- **Brano**
========================================================================

TAR Sardegna e antincendio nei Poligoni. Nelle Colonie non è necessario.

occupazione militareE’ arrivata nel tardo pomeriggio di ieri la decisione del TAR Sardegna sul ricorso dell’avvocatura di Stato contro il decreto 271/2014. Parere favorevole verso il Ministero della Difesa al quale non è andata giù l’estensione delle prescrizioni regionali antincendio ai Poligoni militari nell’Isola.

Ciò che emerge da questo fatto gravissimo è l’ennesimo – sfrontato – tentativo dello Stato italiano di disporre della Sardegna come meglio crede, in tutto e per tutto. Questa decisione susciterà sicuramente molte polemiche in vista del 29 ottobre a Lanusei e il Fronte Indipendentista Unidu in un duro comunicato rinnova l’invito ai cittadini sardi per la mobilitazione prevista mercoledì 29 ottobre davanti all’ingresso del tribunale di Lanusei.

Considerando il fatto che tra i capi di imputazione per gli otto generali e comandanti del PISQ vi sono omissioni dolose su precauzioni circa i rischi ai quali si esponevano civili e militari, non prevedere un dispositivo di sicurezza standard su tutto il territorio (ovvero un sistema antincendio) la dice lunga sull’atteggiamento dello Stato italiano, la sua presunta “leale collaborazione” e la determinazione che sta ponendo in campo al fine di non cedere un passo sul suo business più importante: il Vaso di Pandora della NATO e della Difesa italiana.

Il dato politico più rilevante, oltre ai pericolosi risvolti strettamente ambientali e sanitari, è la necessità di non arretrare la lotta indipendentista rispetto a quella contro l’occupazione militare.

Il decreto 271/2014 è tecnicamente ineccepibile da un punto parziale; politicamente è fortemente viziato se si analizza ad ampio raggio l’occupazione militare in Sardegna. L’obiettivo primario dovrebbe essere quello di non avere alcun sistema antincendio interno perché non vi sarà alcun interno di Poligoni in Sardegna. Questo implica una posizione indipendentista, senza se e senza ma.

========================================================================

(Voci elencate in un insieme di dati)
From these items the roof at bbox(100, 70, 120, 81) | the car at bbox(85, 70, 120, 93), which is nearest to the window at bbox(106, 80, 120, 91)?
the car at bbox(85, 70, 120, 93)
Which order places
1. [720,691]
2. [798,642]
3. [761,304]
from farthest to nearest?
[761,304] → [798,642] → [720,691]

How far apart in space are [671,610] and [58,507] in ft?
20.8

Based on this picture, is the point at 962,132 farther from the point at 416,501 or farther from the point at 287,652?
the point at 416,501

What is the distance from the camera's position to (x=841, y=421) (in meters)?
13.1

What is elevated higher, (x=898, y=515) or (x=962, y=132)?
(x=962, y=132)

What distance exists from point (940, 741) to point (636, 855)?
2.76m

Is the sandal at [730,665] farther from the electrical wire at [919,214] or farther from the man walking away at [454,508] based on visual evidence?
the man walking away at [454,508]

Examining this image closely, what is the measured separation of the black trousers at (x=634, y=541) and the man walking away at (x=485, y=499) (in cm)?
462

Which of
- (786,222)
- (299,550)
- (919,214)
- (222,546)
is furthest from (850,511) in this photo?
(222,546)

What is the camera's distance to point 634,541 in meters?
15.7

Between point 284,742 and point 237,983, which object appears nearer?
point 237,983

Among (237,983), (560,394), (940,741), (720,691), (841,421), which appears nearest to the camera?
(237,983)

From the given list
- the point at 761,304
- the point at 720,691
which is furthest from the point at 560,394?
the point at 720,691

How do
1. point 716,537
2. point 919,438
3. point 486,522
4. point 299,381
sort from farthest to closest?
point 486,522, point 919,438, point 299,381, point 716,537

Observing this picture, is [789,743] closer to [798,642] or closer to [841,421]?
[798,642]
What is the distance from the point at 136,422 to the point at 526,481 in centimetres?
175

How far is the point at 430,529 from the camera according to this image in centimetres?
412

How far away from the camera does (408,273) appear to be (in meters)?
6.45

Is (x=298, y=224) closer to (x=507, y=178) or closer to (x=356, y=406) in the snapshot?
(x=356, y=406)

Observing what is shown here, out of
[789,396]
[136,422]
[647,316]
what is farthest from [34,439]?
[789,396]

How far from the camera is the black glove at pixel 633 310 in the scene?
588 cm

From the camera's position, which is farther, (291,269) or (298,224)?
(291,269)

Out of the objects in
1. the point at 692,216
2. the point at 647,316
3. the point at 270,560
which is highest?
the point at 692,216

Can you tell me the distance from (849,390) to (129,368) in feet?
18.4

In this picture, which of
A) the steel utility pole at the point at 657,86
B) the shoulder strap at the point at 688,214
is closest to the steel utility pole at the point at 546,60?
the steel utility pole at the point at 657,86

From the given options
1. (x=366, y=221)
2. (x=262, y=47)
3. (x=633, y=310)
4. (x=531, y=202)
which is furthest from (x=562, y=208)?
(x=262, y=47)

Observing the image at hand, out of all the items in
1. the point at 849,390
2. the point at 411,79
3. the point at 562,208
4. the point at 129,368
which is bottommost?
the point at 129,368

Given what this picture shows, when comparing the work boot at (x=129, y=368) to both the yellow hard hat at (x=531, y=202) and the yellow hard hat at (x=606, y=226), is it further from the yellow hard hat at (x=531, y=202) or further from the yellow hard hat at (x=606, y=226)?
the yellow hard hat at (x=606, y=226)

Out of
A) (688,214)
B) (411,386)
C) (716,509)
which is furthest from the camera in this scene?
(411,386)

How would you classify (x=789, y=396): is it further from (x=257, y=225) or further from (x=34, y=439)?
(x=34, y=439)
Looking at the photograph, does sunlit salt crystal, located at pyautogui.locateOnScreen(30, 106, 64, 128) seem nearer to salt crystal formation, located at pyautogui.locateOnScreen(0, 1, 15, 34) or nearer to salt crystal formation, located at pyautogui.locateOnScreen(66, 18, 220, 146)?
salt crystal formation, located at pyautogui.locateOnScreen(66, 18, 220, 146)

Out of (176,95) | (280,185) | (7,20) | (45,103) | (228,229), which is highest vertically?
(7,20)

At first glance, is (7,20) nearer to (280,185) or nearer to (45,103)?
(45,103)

========================================================================

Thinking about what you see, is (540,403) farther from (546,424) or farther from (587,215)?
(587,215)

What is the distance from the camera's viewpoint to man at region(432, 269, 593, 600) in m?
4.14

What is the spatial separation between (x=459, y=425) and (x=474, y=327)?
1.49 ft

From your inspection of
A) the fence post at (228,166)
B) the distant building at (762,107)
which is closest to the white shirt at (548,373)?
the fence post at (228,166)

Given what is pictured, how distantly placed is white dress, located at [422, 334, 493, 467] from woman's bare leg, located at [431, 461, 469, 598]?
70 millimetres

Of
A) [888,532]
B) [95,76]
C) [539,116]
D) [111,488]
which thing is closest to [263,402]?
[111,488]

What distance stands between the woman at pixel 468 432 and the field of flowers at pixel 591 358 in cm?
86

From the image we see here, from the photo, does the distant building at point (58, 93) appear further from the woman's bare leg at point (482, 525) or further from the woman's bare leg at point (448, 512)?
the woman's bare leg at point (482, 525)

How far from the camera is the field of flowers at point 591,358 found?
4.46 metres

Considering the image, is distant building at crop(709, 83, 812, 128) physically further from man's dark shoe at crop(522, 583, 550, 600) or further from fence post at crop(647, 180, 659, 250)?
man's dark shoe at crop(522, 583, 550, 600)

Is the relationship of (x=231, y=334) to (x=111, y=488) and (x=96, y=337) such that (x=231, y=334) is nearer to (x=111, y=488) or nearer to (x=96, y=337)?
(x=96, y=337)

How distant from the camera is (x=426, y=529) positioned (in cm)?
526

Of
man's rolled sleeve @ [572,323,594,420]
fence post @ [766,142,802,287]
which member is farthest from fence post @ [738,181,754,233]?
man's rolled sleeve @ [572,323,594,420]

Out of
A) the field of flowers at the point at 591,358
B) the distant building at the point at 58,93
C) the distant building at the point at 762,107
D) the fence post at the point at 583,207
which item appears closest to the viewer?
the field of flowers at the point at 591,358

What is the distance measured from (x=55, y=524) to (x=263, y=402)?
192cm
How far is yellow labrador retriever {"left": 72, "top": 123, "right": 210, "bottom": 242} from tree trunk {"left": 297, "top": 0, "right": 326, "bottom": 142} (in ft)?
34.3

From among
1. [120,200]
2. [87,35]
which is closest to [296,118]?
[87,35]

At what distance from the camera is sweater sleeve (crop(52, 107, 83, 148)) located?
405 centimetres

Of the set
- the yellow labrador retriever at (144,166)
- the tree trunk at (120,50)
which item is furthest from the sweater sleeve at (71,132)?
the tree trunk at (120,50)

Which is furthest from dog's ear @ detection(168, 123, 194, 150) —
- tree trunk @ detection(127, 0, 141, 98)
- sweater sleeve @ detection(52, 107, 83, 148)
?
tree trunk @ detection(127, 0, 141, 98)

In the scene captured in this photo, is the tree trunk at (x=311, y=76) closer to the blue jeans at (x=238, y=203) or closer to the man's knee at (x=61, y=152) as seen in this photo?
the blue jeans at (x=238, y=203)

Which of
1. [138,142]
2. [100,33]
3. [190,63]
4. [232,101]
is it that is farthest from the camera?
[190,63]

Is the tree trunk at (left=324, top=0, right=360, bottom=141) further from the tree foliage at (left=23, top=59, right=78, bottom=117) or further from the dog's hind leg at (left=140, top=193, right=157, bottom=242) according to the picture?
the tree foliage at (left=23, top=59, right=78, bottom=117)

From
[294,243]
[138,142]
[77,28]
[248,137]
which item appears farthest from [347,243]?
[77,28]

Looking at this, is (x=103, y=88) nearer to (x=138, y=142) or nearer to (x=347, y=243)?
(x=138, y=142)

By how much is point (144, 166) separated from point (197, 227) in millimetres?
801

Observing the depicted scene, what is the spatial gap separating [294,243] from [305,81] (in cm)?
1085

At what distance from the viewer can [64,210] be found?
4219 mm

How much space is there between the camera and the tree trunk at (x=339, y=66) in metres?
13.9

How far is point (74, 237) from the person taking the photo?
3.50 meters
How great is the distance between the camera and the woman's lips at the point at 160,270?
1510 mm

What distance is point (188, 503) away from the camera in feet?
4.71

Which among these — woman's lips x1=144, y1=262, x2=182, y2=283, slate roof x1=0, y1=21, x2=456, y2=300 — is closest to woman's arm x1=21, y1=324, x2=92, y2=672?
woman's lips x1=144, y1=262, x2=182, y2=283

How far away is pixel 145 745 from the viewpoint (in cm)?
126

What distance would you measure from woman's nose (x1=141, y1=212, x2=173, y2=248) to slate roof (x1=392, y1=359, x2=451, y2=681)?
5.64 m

========================================================================

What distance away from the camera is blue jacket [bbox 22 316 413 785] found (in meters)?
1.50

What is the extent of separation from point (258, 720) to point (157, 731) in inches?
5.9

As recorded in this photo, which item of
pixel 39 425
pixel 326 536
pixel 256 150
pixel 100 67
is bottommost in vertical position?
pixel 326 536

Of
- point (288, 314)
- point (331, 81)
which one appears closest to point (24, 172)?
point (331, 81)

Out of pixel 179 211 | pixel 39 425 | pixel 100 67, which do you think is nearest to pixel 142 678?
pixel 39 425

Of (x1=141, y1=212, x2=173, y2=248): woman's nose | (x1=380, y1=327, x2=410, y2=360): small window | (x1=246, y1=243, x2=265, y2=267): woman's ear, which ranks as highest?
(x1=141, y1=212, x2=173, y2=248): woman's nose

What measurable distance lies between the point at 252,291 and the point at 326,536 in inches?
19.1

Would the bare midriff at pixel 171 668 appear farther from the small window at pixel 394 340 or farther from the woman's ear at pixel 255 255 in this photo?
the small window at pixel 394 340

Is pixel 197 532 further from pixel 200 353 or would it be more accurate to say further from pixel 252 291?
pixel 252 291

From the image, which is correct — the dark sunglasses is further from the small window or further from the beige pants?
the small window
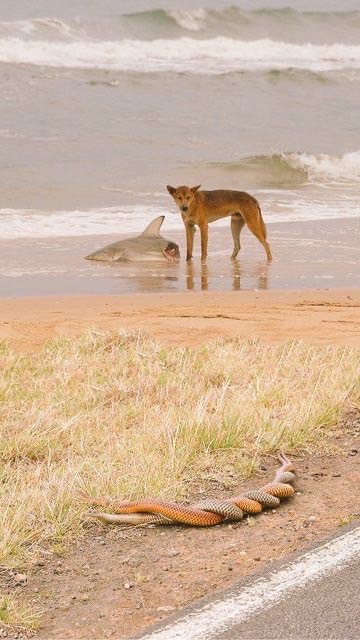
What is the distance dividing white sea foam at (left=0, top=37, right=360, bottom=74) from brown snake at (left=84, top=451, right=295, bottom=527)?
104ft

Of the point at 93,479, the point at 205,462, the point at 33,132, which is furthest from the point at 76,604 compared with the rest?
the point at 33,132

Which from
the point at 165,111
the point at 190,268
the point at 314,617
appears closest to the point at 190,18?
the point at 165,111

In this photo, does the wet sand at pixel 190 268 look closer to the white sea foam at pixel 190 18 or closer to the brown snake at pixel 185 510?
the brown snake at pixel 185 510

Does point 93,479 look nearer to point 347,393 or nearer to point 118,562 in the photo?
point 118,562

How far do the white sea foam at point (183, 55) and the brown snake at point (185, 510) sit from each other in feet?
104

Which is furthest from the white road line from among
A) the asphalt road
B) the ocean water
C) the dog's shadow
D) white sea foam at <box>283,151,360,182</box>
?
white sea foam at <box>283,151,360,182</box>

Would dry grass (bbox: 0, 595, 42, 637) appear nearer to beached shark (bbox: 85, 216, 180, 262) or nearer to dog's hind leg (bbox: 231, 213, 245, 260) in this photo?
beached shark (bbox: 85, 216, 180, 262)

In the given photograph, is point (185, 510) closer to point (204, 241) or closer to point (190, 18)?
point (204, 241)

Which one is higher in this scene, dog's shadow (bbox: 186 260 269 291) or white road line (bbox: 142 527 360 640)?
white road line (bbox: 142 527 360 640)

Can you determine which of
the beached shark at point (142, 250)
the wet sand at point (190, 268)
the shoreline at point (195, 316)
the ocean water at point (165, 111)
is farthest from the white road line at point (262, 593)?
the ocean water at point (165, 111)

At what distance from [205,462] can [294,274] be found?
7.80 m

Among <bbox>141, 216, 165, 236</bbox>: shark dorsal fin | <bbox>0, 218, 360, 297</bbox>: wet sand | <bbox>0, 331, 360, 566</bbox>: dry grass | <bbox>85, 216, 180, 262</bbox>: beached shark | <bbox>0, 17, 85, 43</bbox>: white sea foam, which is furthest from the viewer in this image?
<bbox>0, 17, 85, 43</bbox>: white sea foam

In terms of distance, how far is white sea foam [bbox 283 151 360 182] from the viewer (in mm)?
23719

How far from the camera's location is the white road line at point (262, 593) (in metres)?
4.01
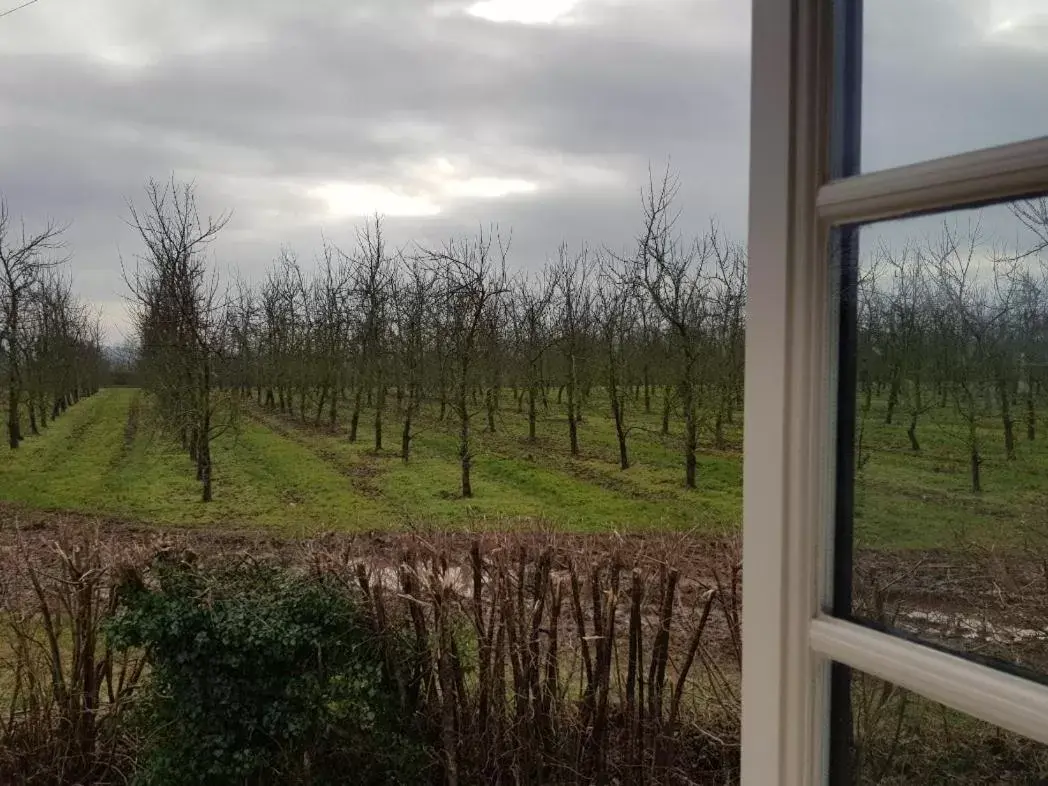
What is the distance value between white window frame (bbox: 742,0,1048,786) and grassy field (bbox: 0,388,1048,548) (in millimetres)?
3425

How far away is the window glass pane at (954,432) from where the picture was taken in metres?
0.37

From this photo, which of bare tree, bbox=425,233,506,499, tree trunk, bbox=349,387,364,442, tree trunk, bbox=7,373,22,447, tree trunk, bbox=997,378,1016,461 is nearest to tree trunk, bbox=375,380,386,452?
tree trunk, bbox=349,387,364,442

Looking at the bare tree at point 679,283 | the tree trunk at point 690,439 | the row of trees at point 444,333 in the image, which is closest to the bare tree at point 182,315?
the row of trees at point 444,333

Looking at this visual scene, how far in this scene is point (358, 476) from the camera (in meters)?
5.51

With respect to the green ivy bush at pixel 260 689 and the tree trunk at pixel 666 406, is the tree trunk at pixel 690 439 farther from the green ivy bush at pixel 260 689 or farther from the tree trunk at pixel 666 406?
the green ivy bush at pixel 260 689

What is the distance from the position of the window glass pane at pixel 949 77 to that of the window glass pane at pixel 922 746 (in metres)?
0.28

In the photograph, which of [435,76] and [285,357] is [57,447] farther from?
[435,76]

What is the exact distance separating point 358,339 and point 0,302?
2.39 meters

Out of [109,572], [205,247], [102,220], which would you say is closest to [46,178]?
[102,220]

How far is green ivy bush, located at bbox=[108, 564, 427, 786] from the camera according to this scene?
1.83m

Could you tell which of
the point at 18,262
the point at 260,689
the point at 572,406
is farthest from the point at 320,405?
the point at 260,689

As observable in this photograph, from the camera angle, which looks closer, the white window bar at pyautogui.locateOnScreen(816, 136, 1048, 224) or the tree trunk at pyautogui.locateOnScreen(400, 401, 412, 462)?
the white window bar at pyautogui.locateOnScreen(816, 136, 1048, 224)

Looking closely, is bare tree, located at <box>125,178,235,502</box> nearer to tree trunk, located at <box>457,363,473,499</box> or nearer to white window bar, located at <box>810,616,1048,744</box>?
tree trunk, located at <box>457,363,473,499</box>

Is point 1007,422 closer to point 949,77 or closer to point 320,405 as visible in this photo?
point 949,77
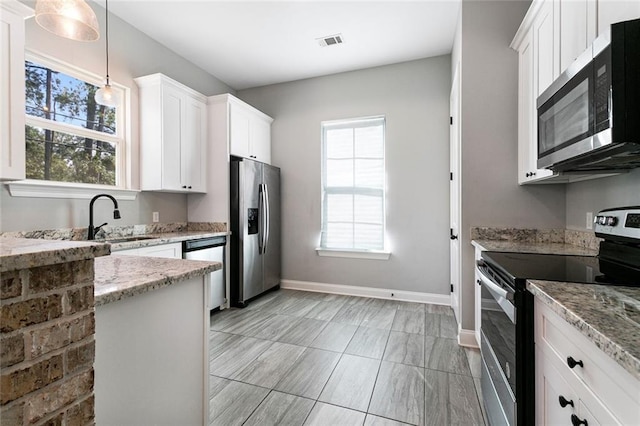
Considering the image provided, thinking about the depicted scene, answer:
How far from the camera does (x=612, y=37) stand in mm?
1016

========================================================================

- **Domande di studio**
1. Ricopia dal brano il passo che comincia con "Considerando il fatto" e termina con "della Difesa italiana.".
2. Secondo il brano, in quale luogo è prevista la mobilitazione di mercoledì 29 ottobre?

- **Soluzioni degli esercizi**
1.
Considerando il fatto che tra i capi di imputazione per gli otto generali e comandanti del PISQ vi sono omissioni dolose su precauzioni circa i rischi ai quali si esponevano civili e militari, non prevedere un dispositivo di sicurezza standard su tutto il territorio (ovvero un sistema antincendio) la dice lunga sull’atteggiamento dello Stato italiano, la sua presunta “leale collaborazione” e la determinazione che sta ponendo in campo al fine di non cedere un passo sul suo business più importante: il Vaso di Pandora della NATO e della Difesa italiana.

2. Davanti all'ingresso del tribunale di Lanusei.